▸ EXERCISE AIM
Copy out the listing below word for word, leaving out the pictures.

▸ GIVEN DATA
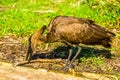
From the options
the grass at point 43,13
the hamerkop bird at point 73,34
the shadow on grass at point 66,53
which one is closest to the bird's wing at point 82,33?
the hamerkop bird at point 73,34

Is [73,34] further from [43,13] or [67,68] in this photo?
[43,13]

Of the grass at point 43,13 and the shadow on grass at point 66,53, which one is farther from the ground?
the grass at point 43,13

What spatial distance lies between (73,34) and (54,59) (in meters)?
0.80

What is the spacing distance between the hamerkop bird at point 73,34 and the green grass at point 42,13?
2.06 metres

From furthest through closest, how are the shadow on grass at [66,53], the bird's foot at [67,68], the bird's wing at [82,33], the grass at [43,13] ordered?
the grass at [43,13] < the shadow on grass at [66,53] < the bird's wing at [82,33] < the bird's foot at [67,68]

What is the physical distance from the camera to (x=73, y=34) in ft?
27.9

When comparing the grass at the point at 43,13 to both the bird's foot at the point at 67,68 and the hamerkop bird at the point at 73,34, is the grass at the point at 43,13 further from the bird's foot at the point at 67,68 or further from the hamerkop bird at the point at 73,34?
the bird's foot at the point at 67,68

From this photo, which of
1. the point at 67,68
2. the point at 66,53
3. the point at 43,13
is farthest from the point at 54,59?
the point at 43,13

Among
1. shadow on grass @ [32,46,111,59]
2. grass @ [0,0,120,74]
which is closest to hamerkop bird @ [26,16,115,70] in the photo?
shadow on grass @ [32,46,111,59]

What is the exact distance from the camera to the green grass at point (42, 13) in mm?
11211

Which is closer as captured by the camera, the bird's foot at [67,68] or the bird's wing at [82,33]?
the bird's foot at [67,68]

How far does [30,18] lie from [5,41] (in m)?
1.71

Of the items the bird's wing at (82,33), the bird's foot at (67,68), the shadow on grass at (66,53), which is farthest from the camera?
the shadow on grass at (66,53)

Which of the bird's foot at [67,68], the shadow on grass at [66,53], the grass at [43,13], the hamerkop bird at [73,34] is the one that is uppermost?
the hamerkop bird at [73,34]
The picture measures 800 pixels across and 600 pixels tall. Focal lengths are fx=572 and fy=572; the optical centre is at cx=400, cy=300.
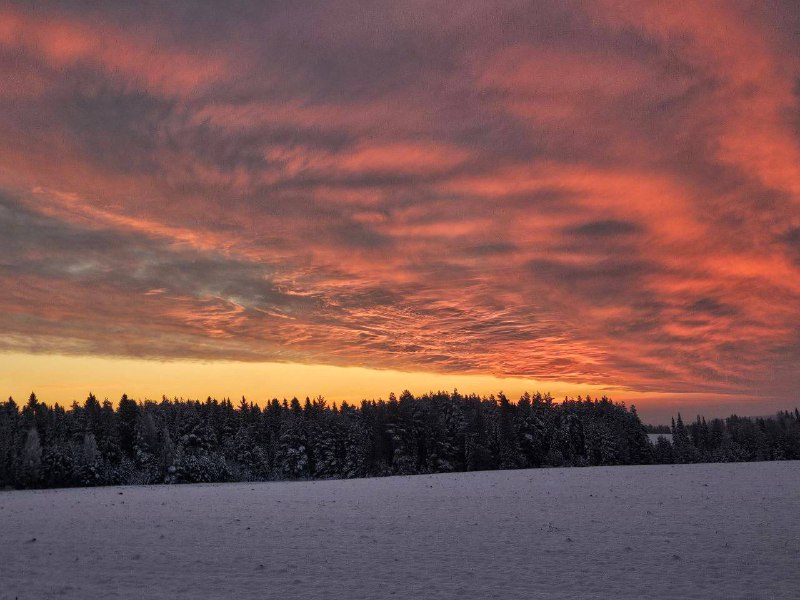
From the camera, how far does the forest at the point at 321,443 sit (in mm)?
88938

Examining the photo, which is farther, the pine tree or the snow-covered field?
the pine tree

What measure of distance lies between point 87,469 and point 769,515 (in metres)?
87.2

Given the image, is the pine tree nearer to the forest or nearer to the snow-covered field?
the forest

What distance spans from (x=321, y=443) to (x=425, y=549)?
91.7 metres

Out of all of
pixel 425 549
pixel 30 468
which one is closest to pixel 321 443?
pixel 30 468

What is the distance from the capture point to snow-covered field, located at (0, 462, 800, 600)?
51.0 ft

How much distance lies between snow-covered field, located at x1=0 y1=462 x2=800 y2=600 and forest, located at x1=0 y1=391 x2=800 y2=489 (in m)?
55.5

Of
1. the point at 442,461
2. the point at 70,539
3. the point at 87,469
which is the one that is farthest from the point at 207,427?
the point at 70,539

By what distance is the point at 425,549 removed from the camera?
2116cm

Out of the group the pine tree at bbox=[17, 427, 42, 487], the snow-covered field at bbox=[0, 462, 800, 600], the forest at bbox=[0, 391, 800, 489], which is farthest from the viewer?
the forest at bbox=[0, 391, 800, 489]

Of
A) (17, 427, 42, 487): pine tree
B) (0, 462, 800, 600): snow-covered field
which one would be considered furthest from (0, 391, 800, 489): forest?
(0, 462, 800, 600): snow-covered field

▸ WRITTEN SOLUTION
From the options
the grass at point 43,13
the hamerkop bird at point 73,34
the shadow on grass at point 66,53
which one is closest to the bird's wing at point 82,33?
the hamerkop bird at point 73,34

Is [73,34] further from [43,13] or [67,68] in this photo?
[43,13]

Of the grass at point 43,13 and the shadow on grass at point 66,53, which one is farther from the ground?
the grass at point 43,13

What spatial distance lies between (73,34) and (54,59) (in meters)?
0.80

What is the spacing distance between the hamerkop bird at point 73,34 and the green grass at point 42,13?
2.06 metres

From furthest through closest, how are the shadow on grass at [66,53], the bird's foot at [67,68], the bird's wing at [82,33], the grass at [43,13] ordered?
the grass at [43,13] < the shadow on grass at [66,53] < the bird's wing at [82,33] < the bird's foot at [67,68]

What is the physical distance from the camera to (x=73, y=34) in ft?
27.9

When comparing the grass at the point at 43,13 to both the bird's foot at the point at 67,68 and the hamerkop bird at the point at 73,34, is the grass at the point at 43,13 further from the bird's foot at the point at 67,68 or further from the hamerkop bird at the point at 73,34?
the bird's foot at the point at 67,68

From this photo, which of
1. the point at 67,68
2. the point at 66,53
3. the point at 43,13
is farthest from the point at 54,59?
the point at 43,13

Among
1. shadow on grass @ [32,46,111,59]
2. grass @ [0,0,120,74]
which is closest to hamerkop bird @ [26,16,115,70] in the photo?
shadow on grass @ [32,46,111,59]

What is the exact distance from the camera to the green grass at point (42, 13) in mm?
11211

Which is closer as captured by the camera, the bird's foot at [67,68] or the bird's wing at [82,33]?
the bird's foot at [67,68]

How far does [30,18] lie from [5,41] (in m)?
1.71

Of the items the bird's wing at (82,33), the bird's foot at (67,68), the shadow on grass at (66,53), which is farthest from the camera?
the shadow on grass at (66,53)

Which of the bird's foot at [67,68], the shadow on grass at [66,53], the grass at [43,13], the hamerkop bird at [73,34] is the one that is uppermost?
the hamerkop bird at [73,34]
The picture measures 800 pixels across and 600 pixels tall. Focal lengths are fx=572 and fy=572; the optical centre is at cx=400, cy=300.
From the camera, how far does the forest at the point at 321,443 sit (in mm)?
88938

Examining the photo, which is farther, the pine tree or the snow-covered field?
the pine tree

What measure of distance lies between point 87,469 and point 769,515 (in metres)?
87.2

Given the image, is the pine tree nearer to the forest or nearer to the snow-covered field?
the forest

What distance spans from (x=321, y=443) to (x=425, y=549)?
91.7 metres

Out of all of
pixel 425 549
pixel 30 468
which one is closest to pixel 321 443?
pixel 30 468

What is the distance from the capture point to snow-covered field, located at (0, 462, 800, 600)?
51.0 ft

How much distance lies between snow-covered field, located at x1=0 y1=462 x2=800 y2=600 and forest, located at x1=0 y1=391 x2=800 y2=489 (in m)?
55.5

Of
1. the point at 442,461
2. the point at 70,539
3. the point at 87,469
which is the one that is farthest from the point at 207,427?
the point at 70,539

By what distance is the point at 425,549 removed from the camera?
2116cm

Out of the group the pine tree at bbox=[17, 427, 42, 487], the snow-covered field at bbox=[0, 462, 800, 600], the forest at bbox=[0, 391, 800, 489], which is farthest from the viewer?
the forest at bbox=[0, 391, 800, 489]

Of
A) (17, 427, 42, 487): pine tree
B) (0, 462, 800, 600): snow-covered field
which one would be considered furthest from (0, 391, 800, 489): forest?
(0, 462, 800, 600): snow-covered field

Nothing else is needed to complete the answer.